Five years old at Palais de Tokyo
I have recently started an internship at the culture department of the Danish Embassy in Paris. I enjoy this a lot, as I have always enjoyed art and literature, but it also stresses me out a bit. There are too many people and artists that I am supposed to know about, or at least to have heard about, and my namedropping skills remain at zero. It was therefore, feeling the need to be updated on cultural knowhow and general artistic coolness, that I went to the Palais de Tokyo opening with my very best intentions of being observant and critical. Lets just say that my plan didn’t pan out excactly the way I had envisioned it…
After a little wait in the rain, my friend and I, who had come directly from work, were let into an already bubbling atmosphere of people, smalltalk and smiles everywhere. Everybody seemed genuinly excited to be there and to experience Soleil Froid, Palais de Tokyo’s newest exhibition. Although I was thrown off for a minute by the excessive amount of beautiful, welldressed people, and the mounting wish for an afterwork beer, we quickly went downstairs and started moving our way through the underground labyrinth that is the lower floor of Palais de Tokyo. The place was crowded, but not in a bad way, and we enjoyed the very diverse pieces. We even found a piece by a danish artist, of a talking depressed fox in a mirror telling the story of the worlds demise, and I took a mental note and a phonephoto, to show to the good people at the embassy. The idea was, that maybe, in the realm of danish culture, I could get to come back during worktime and study it a bit closer. It never happened, but in the moment I felt at the epitomy of my cultural journey.
A little while later, we worked our way out of the downstairs labyrinth and into the arms of a cold beer on the first floor. We stood for a while and observed the people, until we noticed a corner covered with mirrors that seemed to be the entrance to something. Having recalled, that earlier, there used to be more exhibitions back in that corner, we made our way, past beautiful girls and boys in colorful clothes, until we were in front of the glimmering entrance. And that is when all seriousness, if there was any to begin with, evaporated. We found ourself in a hall of mirrors, as the ones you know from your childhood, and instantly we became five years old. We walked around, amazed like babies, looking at our own images reflected all over.
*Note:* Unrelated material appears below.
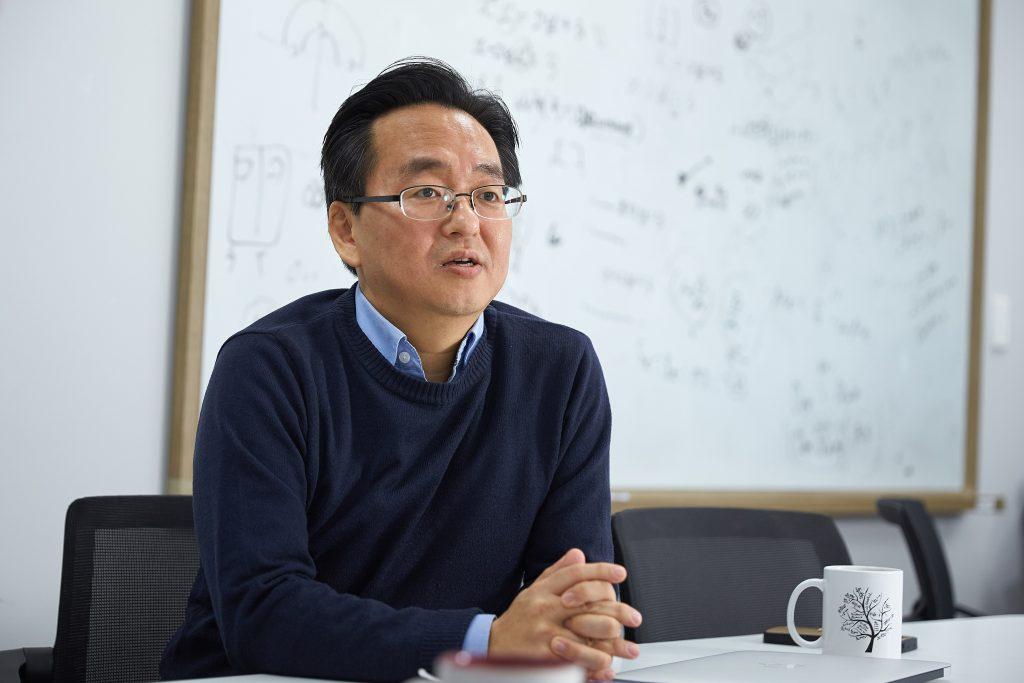 이창형 자연과학부 교수는 2009년 신종플루를 계기로 전염병 관련 응용연구를 진행해왔다. | 사진: 김경채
On the other side of the mirrored hall, the game of lights and mirrors continued as we, mesmerized by tiny pieces of mirrors, several light installations and a lit labyrinth of cloth, walked through what felt like several rooms of light and shadow. The excitement would have no end and everyone, old ladies as well as perky young hipsters, seemed enthralled in the same feeling of light and lightness. Of uncomplicated beauty and whimsicalness.
We felt happy and serene as we crossed the corridor and entered, what we assumed to be, the front hall that we came from. But we had misjudged the size of the museum and instead we found ourselves in the exact opposite of where we came from. We entered a big room and were immediately overwhelmed by the noise of what seemed to be a hundred schoolchildren. But instead of schoolchildren, what we saw were our fellow museumguests. Running around, stomping and throwing with things. In what can only be described as a big circus. We shrugged and joined the games. I took pictures as my friend happily stomped around on a noisemaker disguised as an installation, and we tried out several viewdistorting sunglasses. After a little while we quickly tired of the noise, and with tired eyes and excitement in our bodies, we returned to the dark, quiet coolness of the parisian evening. The last part of our journey had washed out any desire I had to be pseudointellectual, or even to retain the name of a single artist.
I went home with a smile on my face and a photo of a talking fox on my phone. I will come back another time to see the rest of the pieces once more, but for this evening, I had a wonderfull time just being five years old again.